* [GIVEN TEXT]:
======

Starting from the recordings made by Constantin Brăiloiu between 1933 and 1943 and found on the album Musique de villages: Transylvanie, Drăguș et le Pays de l’Olt Region, I propose an interrogation into how we listen to works that belong to the intangible cultural heritage. I draw a connection between archival recordings and the phenomenology of listening, as formulated by the American theoretician Don Ihde in his seminal volume Listening and the Voice. The notion of witness is used to talk about the emotions and affects that might appear between a modern listener and voices of the musical folkloric past.

The concept of relational listening (Gardner 2023) contributes to the further understanding of this interaction and its symbolism. What are the character and the possible meanings of the virtual meeting between the identities of the one who is listened to and the one who is listening? I also discuss the absence of cultural heritage from the public sound space and the dynamics of this silence. In the end, I propose some techniques and practices of listening that might contribute to the accessibility of the meeting between a contemporary listener and recorded presences of the cultural heritage.
Listening both implies and creates closeness, notes the same researcher; we might even perceive this subtle, instantaneous closeness as invasive, generating internal disorder, a direct confrontation with an unknown territory.

The Listening Itself

V.A. - Musique de villages: Transylvanie, Drăguș et le Pays de l’Olt Region (1988)
V.A. - Musique de villages: Transylvanie, Drăguș et le Pays de l’Olt Region (1988)

======

* [GIVEN EXERCISE 1]: Using the text on listening to archival folk recordings, decide whether each statement agrees with it: (a) Brăiloiu's recordings date from between 1933 and 1943; (b) Don Ihde is described as a French theoretician; (c) the closeness that listening creates may be felt as invasive. Answer yes or no for each, quoting the deciding words of the text.

* [GIVEN RECORDS]:

======

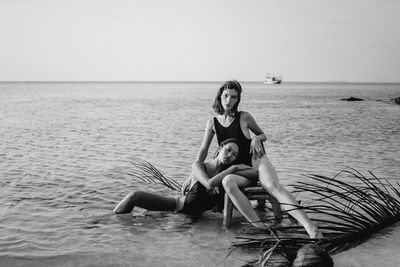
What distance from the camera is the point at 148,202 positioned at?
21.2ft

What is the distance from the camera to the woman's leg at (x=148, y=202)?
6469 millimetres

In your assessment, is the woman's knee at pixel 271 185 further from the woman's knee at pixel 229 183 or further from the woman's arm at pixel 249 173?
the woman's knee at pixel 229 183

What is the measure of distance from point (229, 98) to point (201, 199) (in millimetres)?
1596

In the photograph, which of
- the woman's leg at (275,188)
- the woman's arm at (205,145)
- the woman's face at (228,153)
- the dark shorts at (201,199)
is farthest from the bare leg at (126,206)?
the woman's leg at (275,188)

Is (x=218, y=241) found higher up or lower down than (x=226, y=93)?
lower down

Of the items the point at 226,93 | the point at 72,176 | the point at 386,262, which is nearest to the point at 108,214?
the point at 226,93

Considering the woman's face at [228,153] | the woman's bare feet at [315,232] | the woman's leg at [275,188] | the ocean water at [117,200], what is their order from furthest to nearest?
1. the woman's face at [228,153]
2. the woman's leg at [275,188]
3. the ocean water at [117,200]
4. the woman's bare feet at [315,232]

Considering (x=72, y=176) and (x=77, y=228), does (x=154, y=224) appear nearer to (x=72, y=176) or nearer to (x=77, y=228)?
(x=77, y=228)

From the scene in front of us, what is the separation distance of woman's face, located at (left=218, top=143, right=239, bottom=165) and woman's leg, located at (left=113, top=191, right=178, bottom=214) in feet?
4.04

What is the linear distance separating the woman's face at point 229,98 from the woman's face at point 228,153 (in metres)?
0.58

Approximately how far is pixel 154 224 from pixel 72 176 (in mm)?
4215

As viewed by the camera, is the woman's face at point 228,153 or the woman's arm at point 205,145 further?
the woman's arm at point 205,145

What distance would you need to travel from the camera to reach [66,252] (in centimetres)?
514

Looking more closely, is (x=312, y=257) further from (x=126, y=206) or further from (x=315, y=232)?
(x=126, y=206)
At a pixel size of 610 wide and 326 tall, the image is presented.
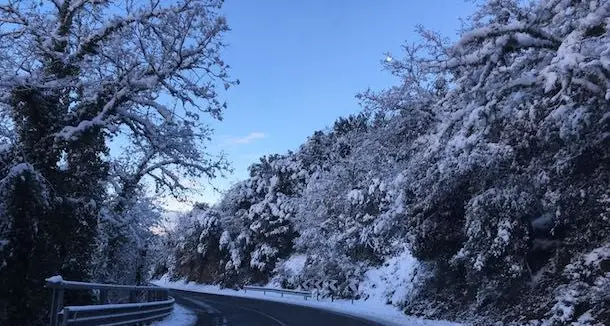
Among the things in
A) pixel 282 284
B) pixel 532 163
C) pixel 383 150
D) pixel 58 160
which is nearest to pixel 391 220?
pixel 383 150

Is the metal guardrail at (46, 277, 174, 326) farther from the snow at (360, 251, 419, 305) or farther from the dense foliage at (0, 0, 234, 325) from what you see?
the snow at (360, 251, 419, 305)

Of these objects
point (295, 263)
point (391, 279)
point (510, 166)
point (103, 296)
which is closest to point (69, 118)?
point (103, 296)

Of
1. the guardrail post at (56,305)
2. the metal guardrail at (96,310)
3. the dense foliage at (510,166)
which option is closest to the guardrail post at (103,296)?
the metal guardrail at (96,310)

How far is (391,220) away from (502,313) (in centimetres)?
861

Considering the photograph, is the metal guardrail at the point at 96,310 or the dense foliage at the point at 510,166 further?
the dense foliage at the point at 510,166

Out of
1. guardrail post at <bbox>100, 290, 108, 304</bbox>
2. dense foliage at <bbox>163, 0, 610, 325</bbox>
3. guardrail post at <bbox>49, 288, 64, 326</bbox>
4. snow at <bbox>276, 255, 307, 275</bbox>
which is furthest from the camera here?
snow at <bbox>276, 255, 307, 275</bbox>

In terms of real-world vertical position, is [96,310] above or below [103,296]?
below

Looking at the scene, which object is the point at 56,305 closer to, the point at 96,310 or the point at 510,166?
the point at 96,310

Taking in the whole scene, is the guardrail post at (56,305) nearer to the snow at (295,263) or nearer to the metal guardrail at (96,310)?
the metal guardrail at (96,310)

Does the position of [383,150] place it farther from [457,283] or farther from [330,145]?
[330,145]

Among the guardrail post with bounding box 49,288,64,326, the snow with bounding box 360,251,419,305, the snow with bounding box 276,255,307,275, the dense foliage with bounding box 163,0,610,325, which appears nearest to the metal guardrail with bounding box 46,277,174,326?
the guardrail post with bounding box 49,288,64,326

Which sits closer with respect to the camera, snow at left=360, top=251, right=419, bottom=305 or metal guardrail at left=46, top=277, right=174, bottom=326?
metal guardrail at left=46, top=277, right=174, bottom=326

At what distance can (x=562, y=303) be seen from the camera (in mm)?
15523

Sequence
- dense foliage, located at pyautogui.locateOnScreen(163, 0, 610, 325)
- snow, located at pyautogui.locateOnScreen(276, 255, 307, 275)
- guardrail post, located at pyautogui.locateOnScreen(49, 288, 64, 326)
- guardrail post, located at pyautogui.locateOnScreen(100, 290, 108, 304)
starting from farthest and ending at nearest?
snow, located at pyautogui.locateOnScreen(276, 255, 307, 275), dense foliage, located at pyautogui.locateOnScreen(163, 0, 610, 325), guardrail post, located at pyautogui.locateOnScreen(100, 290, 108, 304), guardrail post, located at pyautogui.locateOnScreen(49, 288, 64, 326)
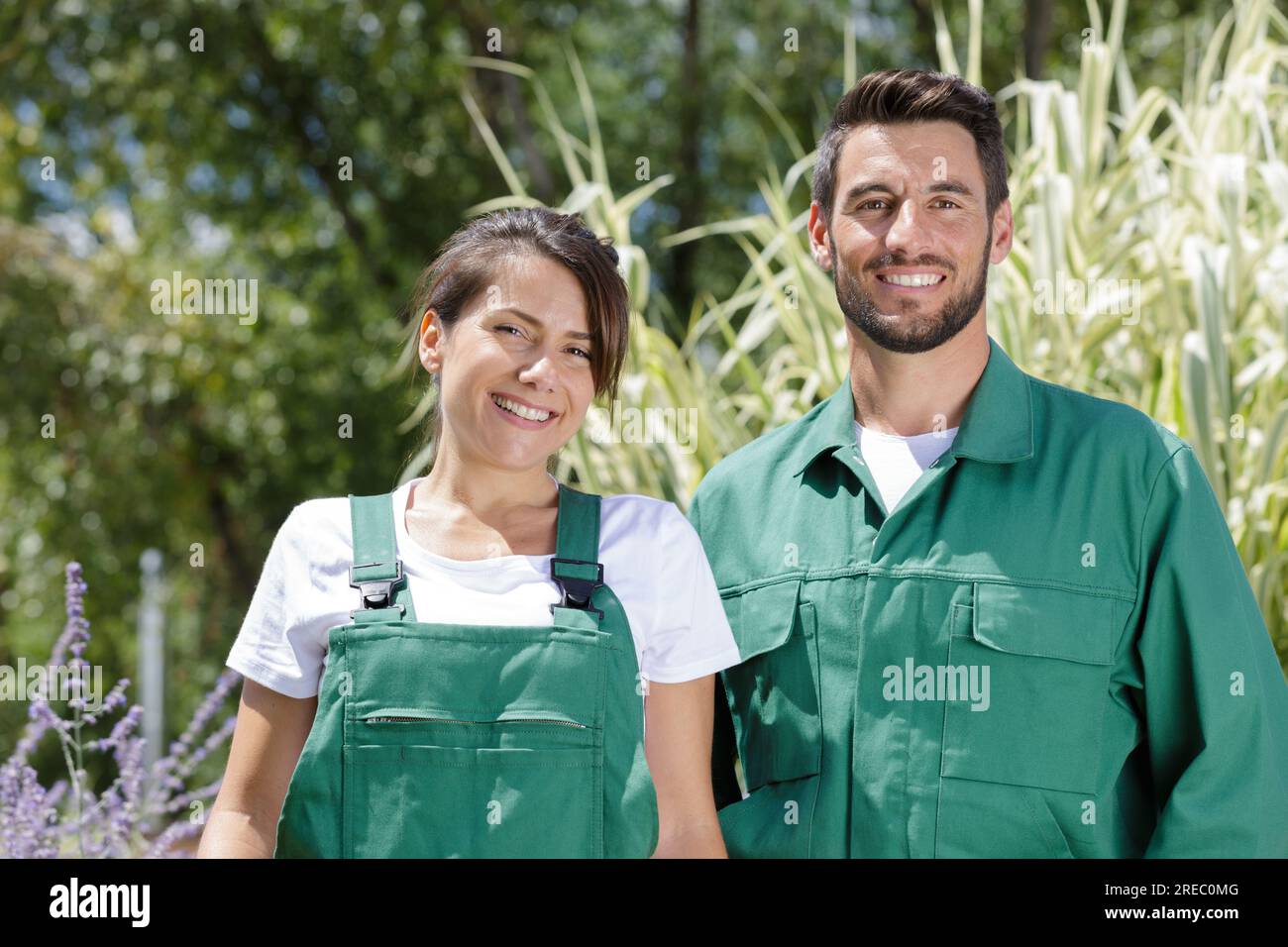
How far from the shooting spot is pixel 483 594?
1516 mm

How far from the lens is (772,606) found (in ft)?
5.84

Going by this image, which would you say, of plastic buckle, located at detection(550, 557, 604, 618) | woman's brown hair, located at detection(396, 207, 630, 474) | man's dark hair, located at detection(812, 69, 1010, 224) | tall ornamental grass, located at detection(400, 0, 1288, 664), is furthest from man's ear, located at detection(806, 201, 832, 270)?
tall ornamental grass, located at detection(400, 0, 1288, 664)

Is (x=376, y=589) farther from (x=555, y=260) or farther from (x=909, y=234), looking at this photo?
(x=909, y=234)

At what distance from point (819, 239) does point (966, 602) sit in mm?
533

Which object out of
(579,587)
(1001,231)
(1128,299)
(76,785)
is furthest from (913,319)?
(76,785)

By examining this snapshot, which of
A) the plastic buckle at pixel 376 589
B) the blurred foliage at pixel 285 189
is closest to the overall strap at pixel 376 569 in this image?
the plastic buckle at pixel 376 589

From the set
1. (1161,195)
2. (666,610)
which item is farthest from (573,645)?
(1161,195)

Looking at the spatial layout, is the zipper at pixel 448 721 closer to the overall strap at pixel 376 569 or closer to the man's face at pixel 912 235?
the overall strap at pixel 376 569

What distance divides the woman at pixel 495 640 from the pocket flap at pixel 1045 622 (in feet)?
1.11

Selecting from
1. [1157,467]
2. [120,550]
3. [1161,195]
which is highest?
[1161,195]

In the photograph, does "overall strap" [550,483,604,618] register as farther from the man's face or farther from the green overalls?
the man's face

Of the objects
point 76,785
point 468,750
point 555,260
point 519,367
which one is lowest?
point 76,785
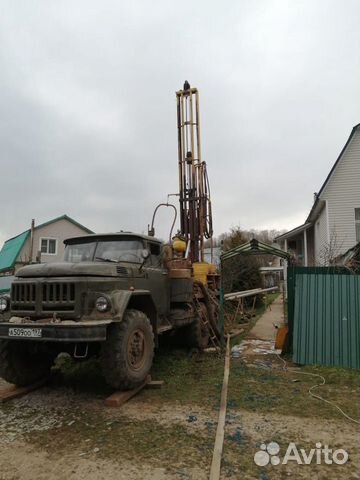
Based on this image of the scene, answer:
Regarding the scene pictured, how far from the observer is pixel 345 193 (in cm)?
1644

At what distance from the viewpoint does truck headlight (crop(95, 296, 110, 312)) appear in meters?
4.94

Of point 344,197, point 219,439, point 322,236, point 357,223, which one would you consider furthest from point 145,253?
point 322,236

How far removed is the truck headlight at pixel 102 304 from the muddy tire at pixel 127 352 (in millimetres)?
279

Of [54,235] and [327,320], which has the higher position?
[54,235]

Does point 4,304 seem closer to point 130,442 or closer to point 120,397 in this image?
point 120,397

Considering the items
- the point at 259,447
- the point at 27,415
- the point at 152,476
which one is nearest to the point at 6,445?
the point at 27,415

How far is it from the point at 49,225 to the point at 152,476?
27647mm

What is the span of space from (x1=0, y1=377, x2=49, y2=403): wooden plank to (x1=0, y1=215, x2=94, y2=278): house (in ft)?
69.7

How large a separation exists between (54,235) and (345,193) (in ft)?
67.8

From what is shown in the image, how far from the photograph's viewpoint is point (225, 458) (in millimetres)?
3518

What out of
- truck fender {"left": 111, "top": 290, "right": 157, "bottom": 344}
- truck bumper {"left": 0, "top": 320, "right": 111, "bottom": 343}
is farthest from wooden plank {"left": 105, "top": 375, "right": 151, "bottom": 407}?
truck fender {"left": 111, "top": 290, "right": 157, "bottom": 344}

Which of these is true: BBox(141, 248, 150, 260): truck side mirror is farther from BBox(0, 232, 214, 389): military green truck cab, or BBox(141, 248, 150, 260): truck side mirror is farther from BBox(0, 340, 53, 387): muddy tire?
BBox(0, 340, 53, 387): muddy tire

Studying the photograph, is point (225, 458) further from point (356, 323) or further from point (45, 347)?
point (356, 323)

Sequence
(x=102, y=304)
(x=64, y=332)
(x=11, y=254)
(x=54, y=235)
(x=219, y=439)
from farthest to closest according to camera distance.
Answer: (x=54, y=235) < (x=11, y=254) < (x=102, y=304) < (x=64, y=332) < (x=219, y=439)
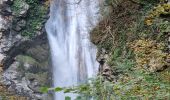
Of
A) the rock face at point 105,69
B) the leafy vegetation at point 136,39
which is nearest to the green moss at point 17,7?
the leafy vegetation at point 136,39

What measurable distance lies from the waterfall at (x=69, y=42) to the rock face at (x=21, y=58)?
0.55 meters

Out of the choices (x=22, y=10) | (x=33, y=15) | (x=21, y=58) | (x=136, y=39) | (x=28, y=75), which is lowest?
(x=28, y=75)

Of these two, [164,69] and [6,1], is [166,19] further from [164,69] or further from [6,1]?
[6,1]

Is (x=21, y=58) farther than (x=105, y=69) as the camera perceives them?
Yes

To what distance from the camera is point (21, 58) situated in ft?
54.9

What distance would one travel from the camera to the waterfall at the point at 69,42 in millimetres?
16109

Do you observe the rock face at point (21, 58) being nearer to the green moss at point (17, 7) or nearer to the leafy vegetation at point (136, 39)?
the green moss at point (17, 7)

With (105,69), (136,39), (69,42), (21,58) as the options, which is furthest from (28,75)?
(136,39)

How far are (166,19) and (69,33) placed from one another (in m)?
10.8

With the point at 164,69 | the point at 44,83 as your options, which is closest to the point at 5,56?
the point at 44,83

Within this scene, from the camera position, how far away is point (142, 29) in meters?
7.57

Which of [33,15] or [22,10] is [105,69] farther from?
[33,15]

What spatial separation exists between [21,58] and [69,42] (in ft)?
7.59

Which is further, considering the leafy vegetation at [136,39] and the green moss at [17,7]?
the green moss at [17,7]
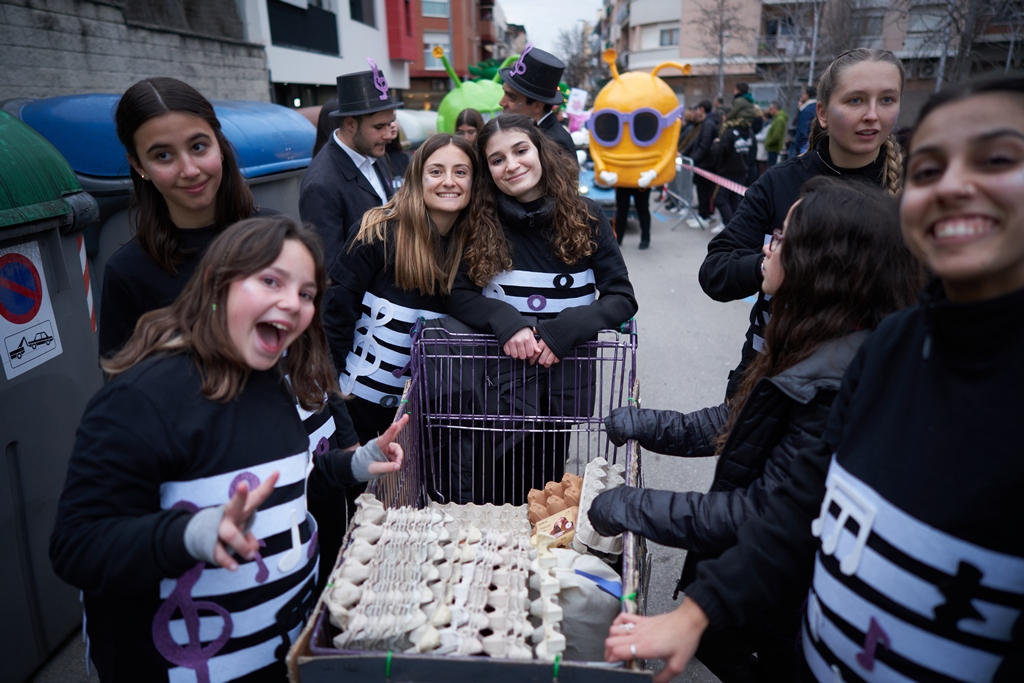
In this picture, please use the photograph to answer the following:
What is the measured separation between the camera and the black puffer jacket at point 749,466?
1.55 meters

======

* [GIVEN EXERCISE 2]: Please extract every line of the records above that contains the word "snow".

* [PROBLEM SOLUTION 1]:
(a) Yes: "recordings made by Constantin Brăiloiu between 1933 and 1943"
(b) No: "the American theoretician Don Ihde"
(c) Yes: "we might even perceive this subtle, instantaneous closeness as invasive"

* [PROBLEM SOLUTION 2]:
Is the metal guardrail at (46, 277, 174, 326) farther from the snow at (360, 251, 419, 305) or farther from the dense foliage at (0, 0, 234, 325) from what you see?
the snow at (360, 251, 419, 305)
4. snow at <bbox>276, 255, 307, 275</bbox>
snow at <bbox>276, 255, 307, 275</bbox>
Taking in the whole scene, is the guardrail post at (56,305) nearer to the snow at (295,263) or nearer to the metal guardrail at (96,310)?
Among the guardrail post with bounding box 49,288,64,326, the snow with bounding box 360,251,419,305, the snow with bounding box 276,255,307,275, the dense foliage with bounding box 163,0,610,325, which appears nearest to the metal guardrail with bounding box 46,277,174,326?
Which sits closer with respect to the camera, snow at left=360, top=251, right=419, bottom=305 or metal guardrail at left=46, top=277, right=174, bottom=326?
- snow, located at pyautogui.locateOnScreen(276, 255, 307, 275)
snow, located at pyautogui.locateOnScreen(276, 255, 307, 275), dense foliage, located at pyautogui.locateOnScreen(163, 0, 610, 325), guardrail post, located at pyautogui.locateOnScreen(100, 290, 108, 304), guardrail post, located at pyautogui.locateOnScreen(49, 288, 64, 326)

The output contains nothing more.